— Какими судьбами, воительница? — между нами не было дружеских отношений, но по-своему мы друг друга уважали.
— Хочу взглянуть на своих мучителей, — не к чему ему знать, к кому конкретно я направляюсь. Совершенно не к чему.
— Сатраф, — Дестактион повернулся в сторону одного из стражников, — проводи!
— Благодарю, — я не стала отказываться от сопровождения. В этих переплетениях коридоров и всевозможных лазов и в самом деле не долго заблудиться.
— Там, — Сатраф ткнул пальцем в направлении узкого, ведущего в темноту коридора. Кажется, на счёт комфортности наших тюрем я малость погорячилась… — Камеры смертников — первый поворот направо. Возьмите, — он протянул мне толстый витиеватый ключ (коридор запирался на огромный висячий замок), — отдадите охраннику на выходе.
— Да-да, обязательно, — я благодарно кивнула, и Сатраф тут же поспешил в обратную сторону — догонять своего начальника. Я же втиснула ключ в узкую щель замка. Внутри него что-то скрипнуло, и толстая дужка с тяжким грохотом откинулась в сторону. Я сняла замок и открыла страшно заскрипевшую своими несмазанными петлями дверь. Одинокий факел висел у самого входа. Шипя и потрескивая, он чадил оранжево-красным пламенем, вытягивая к потолку черные дурно-пахнувшие щупальца копоти. Вытащив факел из зажимов, я шагнула в черноту коридора. Из него дохнуло ужасающим смрадом. Чтобы не упасть в обморок от ужасных запахов, я старалась дышать ртом. Мрачные, не несущие ничего, кроме отвращения и страха звуки — стоны, рассерженное шипение и просто ругань — неслись со всех сторон. В многочисленных узких камерах, где и одному человеку должно было быть тесно, находилось по три-четыре пленника. Я старалась не смотреть по сторонам, чтобы не видеть их лиц. Под ногами хрустели, шуршали и отлетали в стороны белые, ещё не изржавленные временем кости. Мне не надо было смотреть вниз, чтобы понять, кому они принадлежали. Вряд ли узников стали бы кормить мясом, и потому валящиеся под ногами кости, могли принадлежать только таким же, как и они, несчастным… Ужасная мысль пронзила моё сознание… и я всё же не смогла удержаться, чтобы не взглянуть под ноги — коридор буквально белел от человеческих костей и черепов. А я-то всегда думала, что страшные истории о Рустанских тюрьмах, рассказываемые шёпотом и с оглядкой по сторонам, — всего лишь злобные слухи, раздуваемые врагами её величества.

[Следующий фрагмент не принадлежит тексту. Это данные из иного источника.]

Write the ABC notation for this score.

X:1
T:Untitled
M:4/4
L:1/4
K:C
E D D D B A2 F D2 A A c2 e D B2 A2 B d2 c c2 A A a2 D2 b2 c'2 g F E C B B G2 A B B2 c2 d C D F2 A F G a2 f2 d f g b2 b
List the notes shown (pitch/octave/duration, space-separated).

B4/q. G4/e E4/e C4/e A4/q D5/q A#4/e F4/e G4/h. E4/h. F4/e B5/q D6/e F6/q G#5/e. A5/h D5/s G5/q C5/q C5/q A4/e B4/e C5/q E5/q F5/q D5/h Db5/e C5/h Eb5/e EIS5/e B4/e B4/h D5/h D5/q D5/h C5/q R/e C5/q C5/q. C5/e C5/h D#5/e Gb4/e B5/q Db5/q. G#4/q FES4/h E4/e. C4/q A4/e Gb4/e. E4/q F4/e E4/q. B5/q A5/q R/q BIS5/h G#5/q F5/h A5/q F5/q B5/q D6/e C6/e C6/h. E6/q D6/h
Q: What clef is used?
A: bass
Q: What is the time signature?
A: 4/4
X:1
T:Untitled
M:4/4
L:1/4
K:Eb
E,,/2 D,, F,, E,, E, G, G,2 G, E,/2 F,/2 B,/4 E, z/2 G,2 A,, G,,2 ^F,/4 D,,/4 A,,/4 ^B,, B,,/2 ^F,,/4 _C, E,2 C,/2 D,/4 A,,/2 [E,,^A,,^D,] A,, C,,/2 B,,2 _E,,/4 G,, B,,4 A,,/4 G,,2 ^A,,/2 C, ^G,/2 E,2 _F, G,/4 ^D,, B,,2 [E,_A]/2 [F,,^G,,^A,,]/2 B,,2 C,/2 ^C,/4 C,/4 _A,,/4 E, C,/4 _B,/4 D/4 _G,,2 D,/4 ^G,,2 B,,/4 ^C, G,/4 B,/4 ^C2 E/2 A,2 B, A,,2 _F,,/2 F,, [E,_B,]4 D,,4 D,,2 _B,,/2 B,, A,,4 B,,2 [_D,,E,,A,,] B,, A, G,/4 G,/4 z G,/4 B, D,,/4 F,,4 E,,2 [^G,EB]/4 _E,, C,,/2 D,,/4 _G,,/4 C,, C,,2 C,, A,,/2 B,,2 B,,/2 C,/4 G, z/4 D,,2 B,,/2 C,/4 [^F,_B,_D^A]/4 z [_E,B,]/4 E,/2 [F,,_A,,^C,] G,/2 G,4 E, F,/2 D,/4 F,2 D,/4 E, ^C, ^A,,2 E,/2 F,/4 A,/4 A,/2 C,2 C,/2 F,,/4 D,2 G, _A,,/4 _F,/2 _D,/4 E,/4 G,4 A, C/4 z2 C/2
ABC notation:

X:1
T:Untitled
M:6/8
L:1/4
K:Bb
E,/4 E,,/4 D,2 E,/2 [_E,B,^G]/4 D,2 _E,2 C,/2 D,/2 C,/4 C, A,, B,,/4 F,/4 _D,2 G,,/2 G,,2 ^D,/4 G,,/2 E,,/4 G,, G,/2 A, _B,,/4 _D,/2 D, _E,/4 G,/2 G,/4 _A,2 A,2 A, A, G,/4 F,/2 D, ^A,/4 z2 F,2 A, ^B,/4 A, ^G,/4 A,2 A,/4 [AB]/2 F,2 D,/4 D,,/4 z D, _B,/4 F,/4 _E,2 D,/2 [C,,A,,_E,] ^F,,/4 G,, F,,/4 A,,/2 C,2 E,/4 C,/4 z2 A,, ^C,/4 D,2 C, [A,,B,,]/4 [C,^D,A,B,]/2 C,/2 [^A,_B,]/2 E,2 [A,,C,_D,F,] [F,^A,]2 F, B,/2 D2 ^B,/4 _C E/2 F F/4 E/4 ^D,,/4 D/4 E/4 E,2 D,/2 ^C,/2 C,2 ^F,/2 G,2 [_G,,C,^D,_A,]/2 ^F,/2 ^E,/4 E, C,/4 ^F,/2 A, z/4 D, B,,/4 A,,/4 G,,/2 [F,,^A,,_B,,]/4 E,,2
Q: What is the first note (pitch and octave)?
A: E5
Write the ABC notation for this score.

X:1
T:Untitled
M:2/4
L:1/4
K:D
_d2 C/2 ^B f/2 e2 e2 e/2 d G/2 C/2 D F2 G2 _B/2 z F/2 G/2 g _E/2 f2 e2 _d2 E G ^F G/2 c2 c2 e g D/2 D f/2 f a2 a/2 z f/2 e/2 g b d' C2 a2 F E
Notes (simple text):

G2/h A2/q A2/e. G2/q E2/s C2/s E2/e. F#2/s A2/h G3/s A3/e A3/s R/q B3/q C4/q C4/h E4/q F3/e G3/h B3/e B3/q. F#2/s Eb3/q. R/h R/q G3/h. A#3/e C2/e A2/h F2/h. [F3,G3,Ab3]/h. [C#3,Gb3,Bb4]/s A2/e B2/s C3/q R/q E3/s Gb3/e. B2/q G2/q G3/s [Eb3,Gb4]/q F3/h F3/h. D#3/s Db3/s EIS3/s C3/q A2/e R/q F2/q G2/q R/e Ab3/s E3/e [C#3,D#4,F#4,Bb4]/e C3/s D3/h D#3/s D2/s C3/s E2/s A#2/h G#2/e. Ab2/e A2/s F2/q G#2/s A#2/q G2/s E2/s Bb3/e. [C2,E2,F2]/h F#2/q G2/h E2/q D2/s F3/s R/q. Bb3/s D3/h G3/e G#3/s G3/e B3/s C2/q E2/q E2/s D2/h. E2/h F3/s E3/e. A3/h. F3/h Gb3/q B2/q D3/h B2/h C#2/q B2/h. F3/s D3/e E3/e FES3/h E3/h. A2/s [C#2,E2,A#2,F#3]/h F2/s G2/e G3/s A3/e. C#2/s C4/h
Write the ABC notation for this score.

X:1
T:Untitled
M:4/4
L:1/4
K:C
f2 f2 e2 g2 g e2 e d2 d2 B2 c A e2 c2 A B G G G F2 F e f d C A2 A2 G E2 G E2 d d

…а преступникам против короны хода из тюрьмы нет, — сидевший на телеге крестьянин низко склонился к уху своего собеседника, такого же крестьянина из ближайшей деревни. Говоривший едва шевелил губами, но это не мешало мне его слушать — заклинание обострённого слуха здорово уменьшало разделявшее нас расстояние.
— Прям-таки в тюрьме и сидят? — недоверчиво покосился тот, — их бы на каменоломни, чтобы хоть кормить не задаром. Только надысь за одну облаву вона сколько вероломцев повязали, разве ж всех укормишь?
— А что властям корм-то, — крестьянин победно усмехнулся, мол, я-то в отличие от тебя в таких делах сведущ, — бросят их десятка три в одну камеру, воду подведут, чтобы, значит, от жажды не подохли, да так и оставят.
— И чё? — я даже не удивилась такой непонятливости второго, намёк и до меня дошёл не сразу. Нет, такого говоруна надо вязать…
— А ни чё, — казалось, клеветник даже обиделся, — не дай тебе неделю-другую есть, ты сам что выберешь?
— Да неушто? — кажется, до него дошло.
— Вот тебе и «неужто», а как в камере узников мало остаётся, так им новеньких подбрасывают. Говорят, некоторые годами так живут.
— Кто говорит? — хороший вопрос, ну же, мужик, ответь, ну?
Прежде, чем отвечать, крестьянин огляделся по сторонам.
— Люди, — тихо пробормотал он.
"Что ж, тем хуже для тебя," — подумала я, незаметно подавая знак своим. Что ж, мужик, не захочешь сказать за просто так, ответишь на дыбе…
Меня знобило от собственных воспоминаний. Похоже сказанное крестьянином вовсе не было злобной клеветой-наветом на тщательно охраняемую мной власть. Где сейчас этот ни в чём не повинный крестьянин? Где? На каменоломне или среди этих камер, об арестантах которых он с такой осторожностью рассказывал своему другу?